Aslında ne olduğu değil, insanların ne bildiğidir.
Erdal İnönü’nün dediği gibi: “Gerçeklerin eninde sonunda ortaya çıkma gibi bir huyu vardır.”
Hayal ile hayat birbirine yakın ama asla değmeyen iki çizgidir.
Beklenilmeyeni beklemeye ne dersin?
Peter Drucker da der ki: “Gerçek iletişim, asıl söylenmeyeni duymaktır.”
Kendini Tanımak Bir Konfor Alanı Değil, Harekettir
Olgunluk; kalben hassas, zekân işlek, ruhun huzurlu, kanın sıcak akmasıdır. Ama esas mesele, kendimizi nerede konumlandırdığımızdır. Kendini tanımak, bir konfor alanı değil; harekettir, değişimdir.
“Olmamız gereken şeyi, olduğumuz gibi kalarak olamayız.”
Herkesin yaptıklarını onaylamasını bekleme; kazanmak, farklı olmaktan geçer. Sistem senden uyum bekler, ama gerçekten güçlü olanlar uyumsuz olmayı göze alanlardır.
Kendini tanımak, kaybetmekten korkmamakla başlar. Bazen dibe vurmak, yeniden doğuşun zemini olur. Feragat edilmeden, bedel ödemeden hiçbir şey olmuyor. Ama dönüştüğünde, kendin olduğunda artık kimse seni kolay kolay yıkamaz.
Son Soru
Bir gün aynaya baktığında kendine sor:
“Ben kimim?”
“Neden bu yoldayım?”
“Beni besleyen duygu ne?”
Hedefim artı bir yer değil yeni bir görme biçimi
Mükemmel olma çabasını bırak, çok yorucu. İyi ol, yeni ol, tek ol. Benzersiz olmanın gücü, sana kim olduğunu hatırlatır. Yol bitmez; insan ölür. Ama yolun anlamı, sorularında gizlidir.
Kendini tanımak, cesaretle dönüşmektir. İşte bu, insanın kendine verebileceği en büyük sözdür. Çünkü değiştirmediğin şeyi, aslında seçiyorsundur.

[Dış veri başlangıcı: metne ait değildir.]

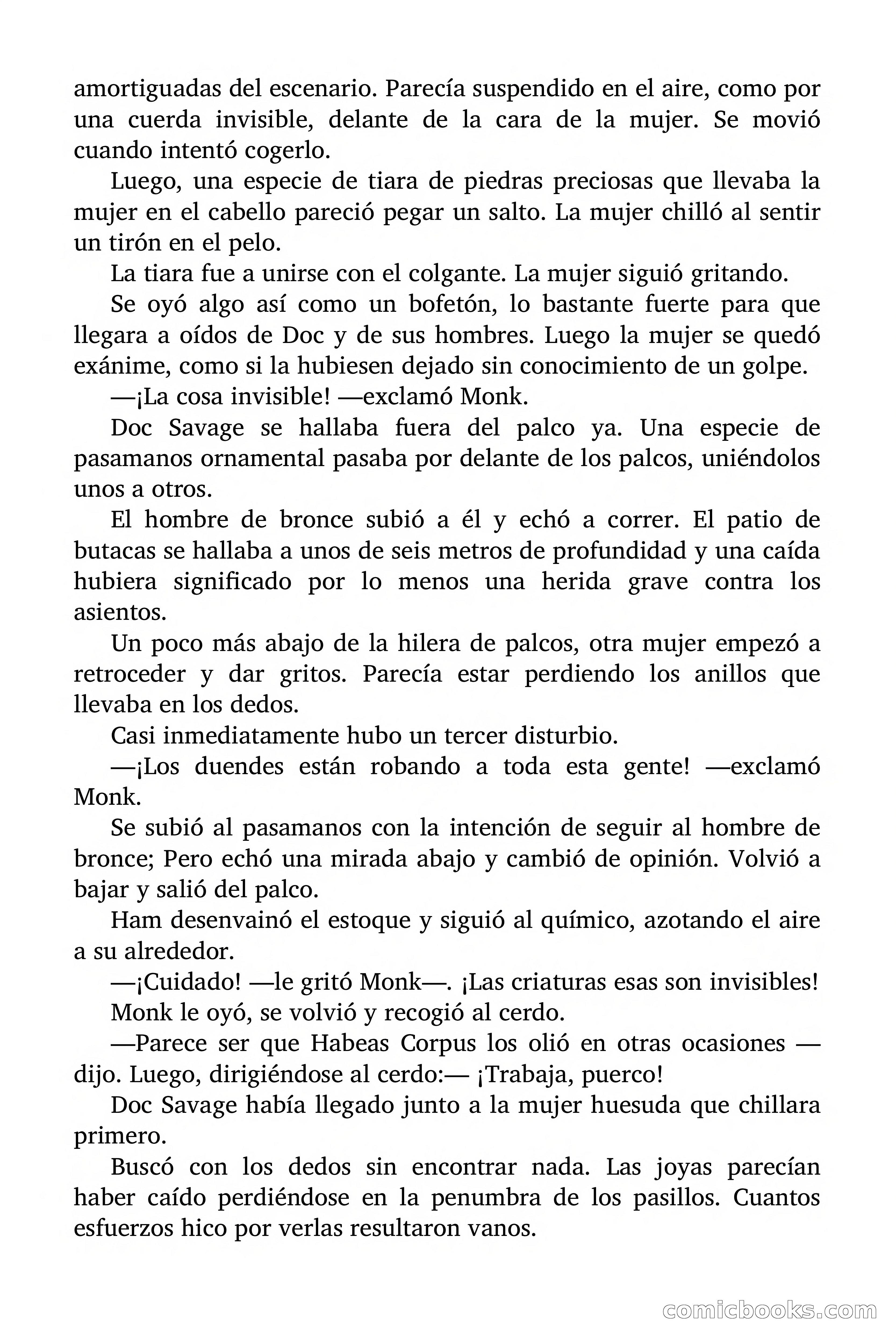 amortiguadas del escenario. Parecía suspendido en el aire, como por una cuerda invisible, delante de la cara de la mujer. Se movió cuando intentó cogerlo.

Luego, una especie de tiara de piedras preciosas que llevaba la mujer en el cabello pareció pegar un salto. La mujer chilló al sentir un tirón en el pelo.

La tiara fue a unirse con el colgante. La mujer siguió gritando.

Se oyó algo así como un bofetón, lo bastante fuerte para que llegara a oídos de Doc y de sus hombres. Luego la mujer se quedó exánime, como si la hubiesen dejado sin conocimiento de un golpe.

—¡La cosa invisible! —exclamó Monk.

Doc Savage se hallaba fuera del palco ya. Una especie de pasamanos ornamental pasaba por delante de los palcos, uniéndolos unos a otros.

El hombre de bronce subió a él y echó a correr. El patio de butacas se hallaba a unos de seis metros de profundidad y una caída hubiera significado por lo menos una herida grave contra los asientos.

Un poco más abajo de la hilera de palcos, otra mujer empezó a retroceder y dar gritos. Parecía estar perdiendo los anillos que llevaba en los dedos.

Casi inmediatamente hubo un tercer disturbio.

—¡Los duendes están robando a toda esta gente! —exclamó Monk.

Se subió al pasamanos con la intención de seguir al hombre de bronce; Pero echó una mirada abajo y cambió de opinión. Volvió a bajar y salió del palco.

Ham desenvainó el estoque y siguió al químico, azotando el aire a su alrededor.

—¡Cuidado! —le gritó Monk—. ¡Las criaturas esas son invisibles!

Monk le oyó, se volvió y recogió al cerdo.

—Parece ser que Habeas Corpus los olió en otras ocasiones —dijo. Luego, dirigiéndose al cerdo:— ¡Trabaja, puerco!

Doc Savage había llegado junto a la mujer huesuda que chillara primero.

Buscó con los dedos sin encontrar nada. Las joyas parecían haber caído perdiéndose en la penumbra de los pasillos. Cuantos esfuerzos hico por verlas resultaron vanos.

comicbooks.com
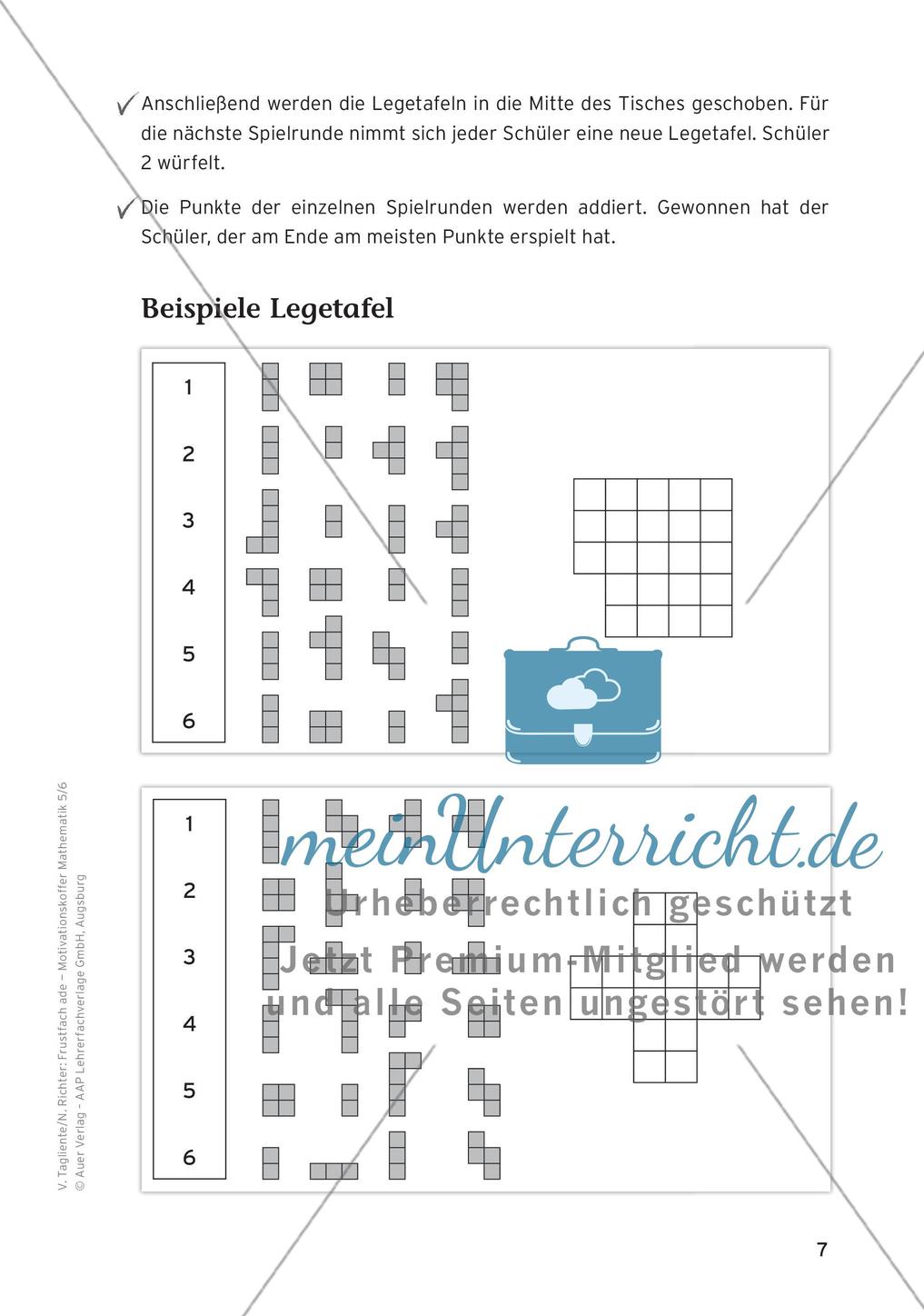 ✓ Anschließend werden die Legetafeln in die Mitte des Tisches geschoben. Für die nächste Spielrunde nimmt sich jeder Schüler eine neue Legetafel. Schüler 2 würfelt.

✓ Die Punkte der einzelnen Spielrunden werden addiert. Gewonnen hat der Schüler, der am Ende am meisten Punkte erspielt hat.

Beispiele Legetafel

1
2
3
4
5
6

1
2
3
4
5
6

meinUnterricht.de
Urheberrechtlich geschützt
Jetzt Premium-Mitglied werden und alle Seiten ungestört sehen!

V. Tagliente/N. Richter: Frustfach ade – Motivationskoffer Mathematik 5/6
© Auer Verlag – AAP Lehrerfachverlage GmbH, Augsburg

7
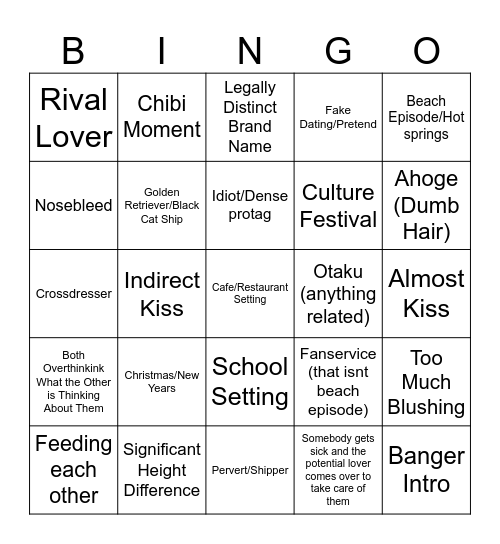 | B | I | N | G | O |
|---|---|---|---|---|
| Rival Lover | Chibi Moment | Legally Distinct Brand Name | Fake Dating/Pretend | Beach Episode/Hot springs |
| Nosebleed | Golden Retriever/Black Cat Ship | Idiot/Dense protag | Culture Festival | Ahoge (Dumb Hair) |
| Crossdresser | Indirect Kiss | Cafe/Restaurant Setting | Otaku (anything related) | Almost Kiss |
| Both Overthinkink What the Other is Thinking About Them | Christmas/New Years | School Setting | Fanservice (that isnt beach episode) | Too Much Blushing |
| Feeding each other | Significant Height Difference | Pervert/Shipper | Somebody gets sick and the potential lover comes over to take care of them | Banger Intro |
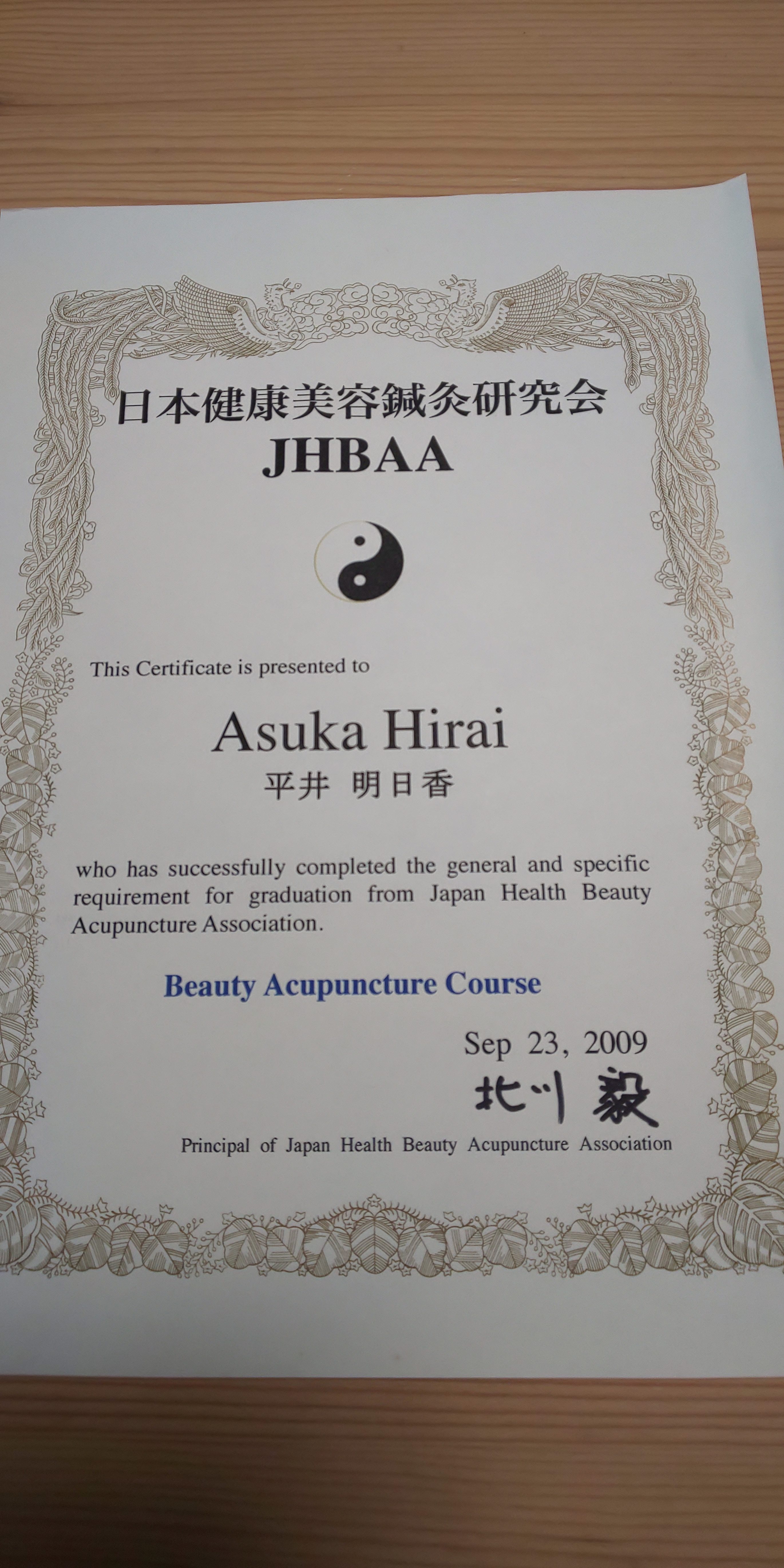 日本健康美容鍼灸研究会
JHBAA

This Certificate is presented to

Asuka Hirai
平井 明日香

who has successfully completed the general and specific requirement for graduation from Japan Health Beauty Acupuncture Association.

Beauty Acupuncture Course

Sep 23, 2009

北川 毅

Principal of Japan Health Beauty Acupuncture Association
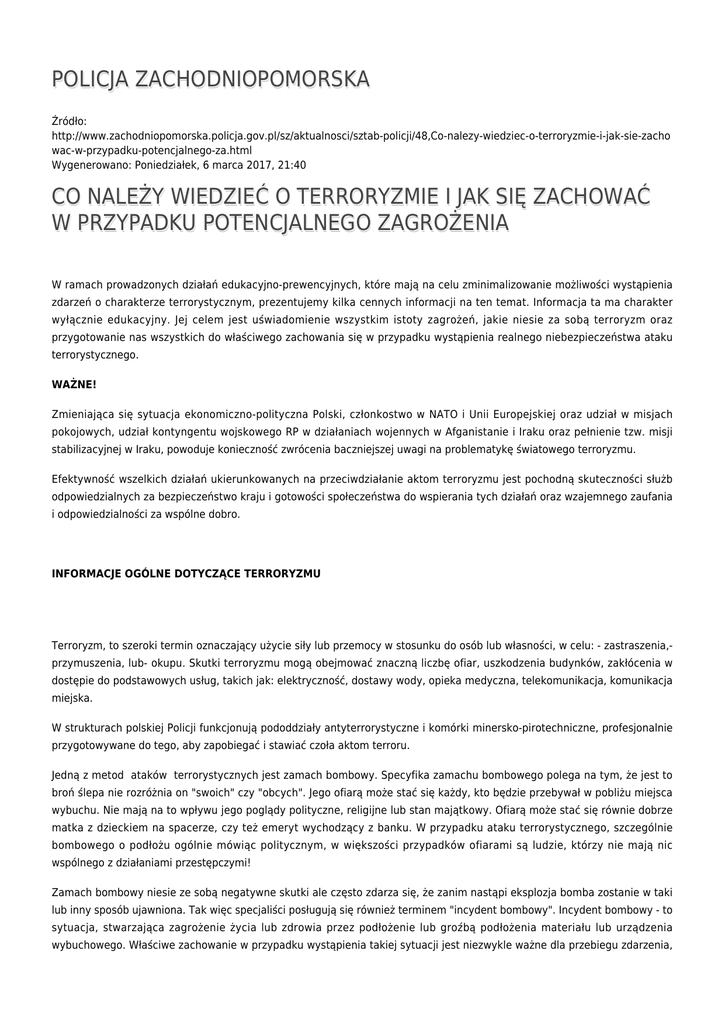 POLICJA ZACHODNIOPOMORSKA

Źródło: http://www.zachodniopomorska.policja.gov.pl/sz/aktualnosci/sztab-policji/48,Co-nalezy-wiedziec-o-terroryzmie-i-jak-sie-zachowac-w-przypadku-potencjalnego-za.html
Wygenerowano: Poniedziałek, 6 marca 2017, 21:40

CO NALEŻY WIEDZIEĆ O TERRORYZMIE I JAK SIĘ ZACHOWAĆ W PRZYPADKU POTENCJALNEGO ZAGROŻENIA

W ramach prowadzonych działań edukacyjno-prewencyjnych, które mają na celu zminimalizowanie możliwości wystąpienia zdarzeń o charakterze terrorystycznym, prezentujemy kilka cennych informacji na ten temat. Informacja ta ma charakter wyłącznie edukacyjny. Jej celem jest uświadomienie wszystkim istoty zagrożeń, jakie niesie za sobą terroryzm oraz przygotowanie nas wszystkich do właściwego zachowania się w przypadku wystąpienia realnego niebezpieczeństwa ataku terrorystycznego.

WAŻNE!

Zmieniająca się sytuacja ekonomiczno-polityczna Polski, członkostwo w NATO i Unii Europejskiej oraz udział w misjach pokojowych, udział kontyngentu wojskowego RP w działaniach wojennych w Afganistanie i Iraku oraz pełnienie tzw. misji stabilizacyjnej w Iraku, powoduje konieczność zwrócenia baczniejszej uwagi na problematykę światowego terroryzmu.

Efektywność wszelkich działań ukierunkowanych na przeciwdziałanie aktom terroryzmu jest pochodną skuteczności służb odpowiedzialnych za bezpieczeństwo kraju i gotowości społeczeństwa do wspierania tych działań oraz wzajemnego zaufania i odpowiedzialności za wspólne dobro.

INFORMACJE OGÓLNE DOTYCZĄCE TERRORYZMU

Terroryzm, to szeroki termin oznaczający użycie siły lub przemocy w stosunku do osób lub własności, w celu: - zastraszenia,- przymuszenia, lub- okupu. Skutki terroryzmu mogą obejmować znaczną liczbę ofiar, uszkodzenia budynków, zakłócenia w dostępie do podstawowych usług, takich jak: elektryczność, dostawy wody, opieka medyczna, telekomunikacja, komunikacja miejska.

W strukturach polskiej Policji funkcjonują pododdziały antyterrorystyczne i komórki minersko-pirotechniczne, profesjonalnie przygotowywane do tego, aby zapobiegać i stawiać czoła aktom terroru.

Jedną z metod ataków terrorystycznych jest zamach bombowy. Specyfika zamachu bombowego polega na tym, że jest to broń ślepa nie rozróżnia on "swoich" czy "obcych". Jego ofiarą może stać się każdy, kto będzie przebywał w pobliżu miejsca wybuchu. Nie mają na to wpływu jego poglądy polityczne, religijne lub stan majątkowy. Ofiarą może stać się równie dobrze matka z dzieckiem na spacerze, czy też emeryt wychodzący z banku. W przypadku ataku terrorystycznego, szczególnie bombowego o podłożu ogólnie mówiąc politycznym, w większości przypadków ofiarami są ludzie, którzy nie mają nic wspólnego z działaniami przestępczymi!

Zamach bombowy niesie ze sobą negatywne skutki ale często zdarza się, że zanim nastąpi eksplozja bomba zostanie w taki lub inny sposób ujawniona. Tak więc specjaliści posługują się również terminem "incydent bombowy". Incydent bombowy - to sytuacja, stwarzająca zagrożenie życia lub zdrowia przez podłożenie lub groźbą podłożenia materiału lub urządzenia wybuchowego. Właściwe zachowanie w przypadku wystąpienia takiej sytuacji jest niezwykle ważne dla przebiegu zdarzenia,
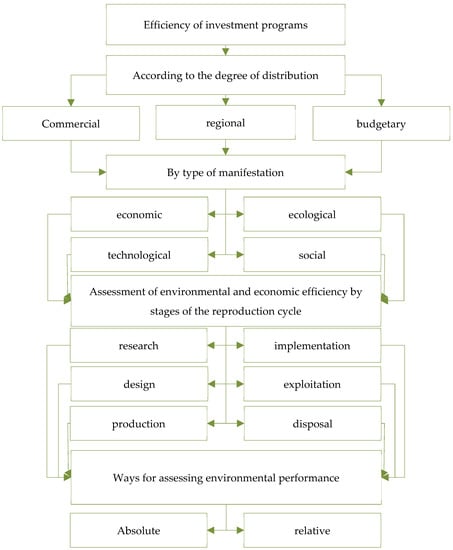 Efficiency of investment programs

According to the degree of distribution

Commercial

regional

budgetary

By type of manifestation

economic

ecological

technological

social

Assessment of environmental and economic efficiency by stages of the reproduction cycle

research

implementation

design

exploitation

production

disposal

Ways for assessing environmental performance

Absolute

relative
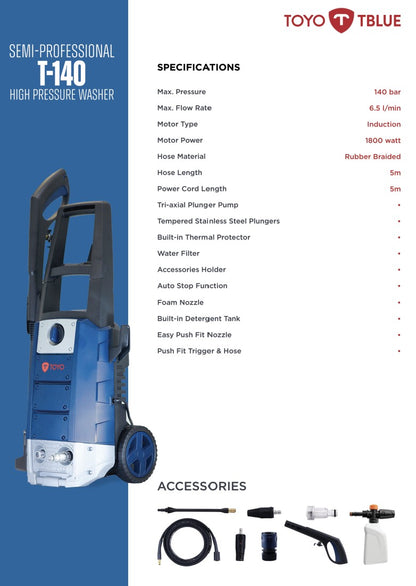 TOYO TBLUE

SEMI-PROFESSIONAL
T-140
HIGH PRESSURE WASHER

SPECIFICATIONS

| | |
|---|---|
| Max. Pressure | 140 bar |
| Max. Flow Rate | 6.5 l/min |
| Motor Type | Induction |
| Motor Power | 1800 watt |
| Hose Material | Rubber Braided |
| Hose Length | 5m |
| Power Cord Length | 5m |
| Tri-axial Plunger Pump | • |
| Tempered Stainless Steel Plungers | • |
| Built-in Thermal Protector | • |
| Water Filter | • |
| Accessories Holder | • |
| Auto Stop Function | • |
| Foam Nozzle | • |
| Built-in Detergent Tank | • |
| Easy Push Fit Nozzle | • |
| Push Fit Trigger & Hose | • |

TOYO

ACCESSORIES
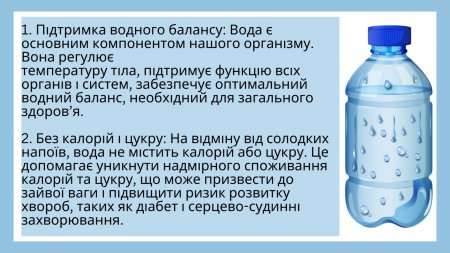 1. Підтримка водного балансу: Вода є основним компонентом нашого організму. Вона регулює температуру тіла, підтримує функцію всіх органів і систем, забезпечує оптимальний водний баланс, необхідний для загального здоров’я.

2. Без калорій і цукру: На відміну від солодких напоїв, вода не містить калорій або цукру. Це допомагає уникнути надмірного споживання калорій та цукру, що може призвести до зайвої ваги і підвищити ризик розвитку хвороб, таких як діабет і серцево-судинні захворювання.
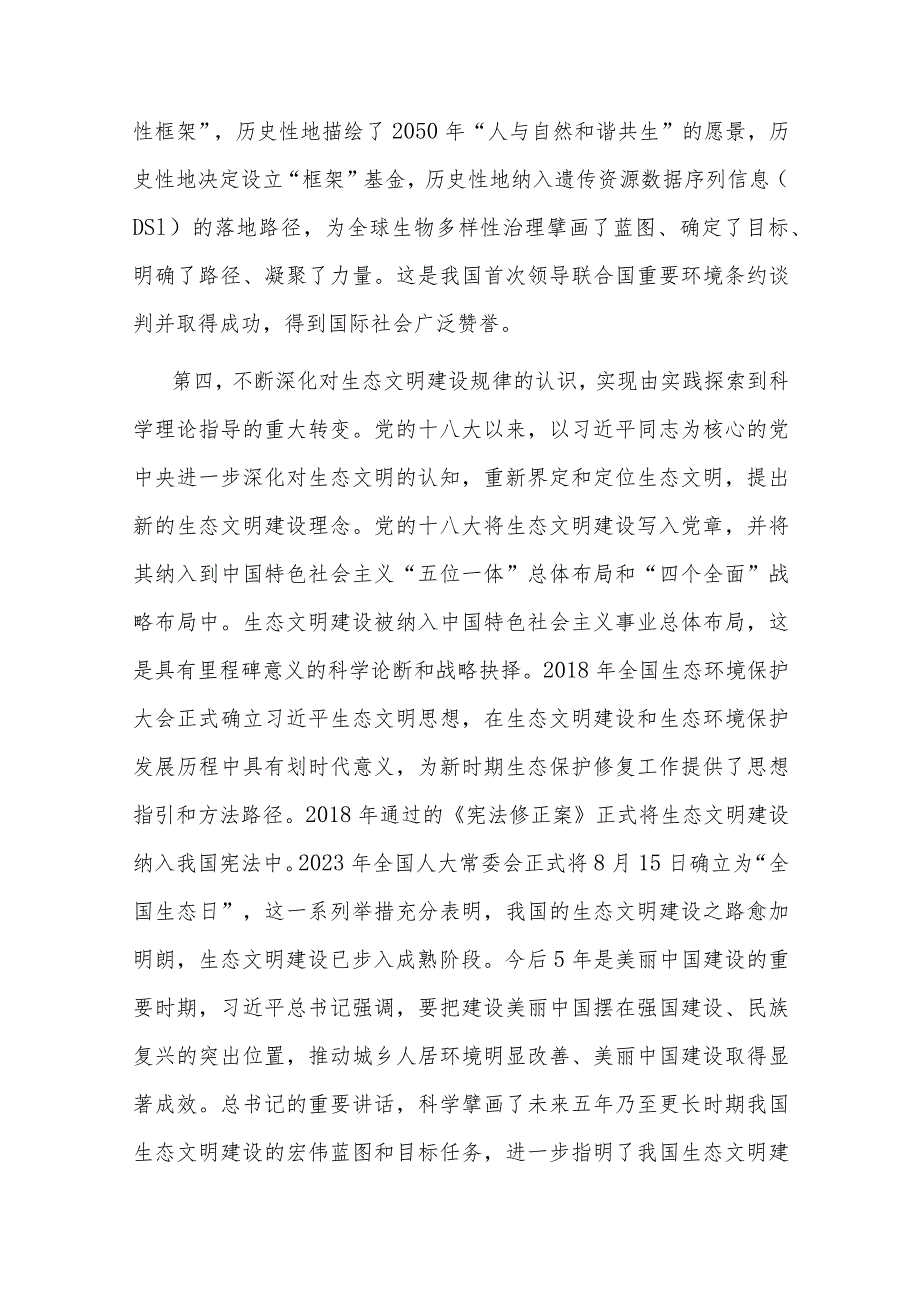 性框架”，历史性地描绘了2050年“人与自然和谐共生”的愿景，历史性地决定设立“框架”基金，历史性地纳入遗传资源数据序列信息（DSI）的落地路径，为全球生物多样性治理擘画了蓝图、确定了目标、明确了路径、凝聚了力量。这是我国首次领导联合国重要环境条约谈判并取得成功，得到国际社会广泛赞誉。

第四，不断深化对生态文明建设规律的认识，实现由实践探索到科学理论指导的重大转变。党的十八大以来，以习近平同志为核心的党中央进一步深化对生态文明的认知，重新界定和定位生态文明，提出新的生态文明建设理念。党的十八大将生态文明建设写入党章，并将其纳入到中国特色社会主义“五位一体”总体布局和“四个全面”战略布局中。生态文明建设被纳入中国特色社会主义事业总体布局，这是具有里程碑意义的科学论断和战略抉择。2018年全国生态环境保护大会正式确立习近平生态文明思想，在生态文明建设和生态环境保护发展历程中具有划时代意义，为新时期生态保护修复工作提供了思想指引和方法路径。2018年通过的《宪法修正案》正式将生态文明建设纳入我国宪法中。2023年全国人大常委会正式将8月15日确立为“全国生态日”，这一系列举措充分表明，我国的生态文明建设之路愈加明朗，生态文明建设已步入成熟阶段。今后5年是美丽中国建设的重要时期，习近平总书记强调，要把建设美丽中国摆在强国建设、民族复兴的突出位置，推动城乡人居环境明显改善、美丽中国建设取得显著成效。总书记的重要讲话，科学擘画了未来五年乃至更长时期我国生态文明建设的宏伟蓝图和目标任务，进一步指明了我国生态文明建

Atatürk, 1914 yılında çocukluk arkadaşı ve daha sonra yaveri olan Salih Bozok’a bir mektup yazar. Mektubunda, “Bir Fransız şair hayatı şöyle anlatıyor” diyerek satırlarına bir şiir ekler:
La vie est brève / Un peu de rêve / Un peu d’amour / Et puis bonjour
La vie est vaine / Un peu de peine / Un peu d’espoir / Et puis bonsoir
Yani:
Hayat kısa. Biraz rüya. Biraz aşk. Ve sonra merhaba.
Hayat boş. Biraz acı. Biraz umut. Ve sonra hoşçakal.
Dizelerin ardına da şu notu düşer:
“Salih, bunları ezberle. Ve sen hayatı nasıl anladıysan, ona göre bunlardan birini benimse.”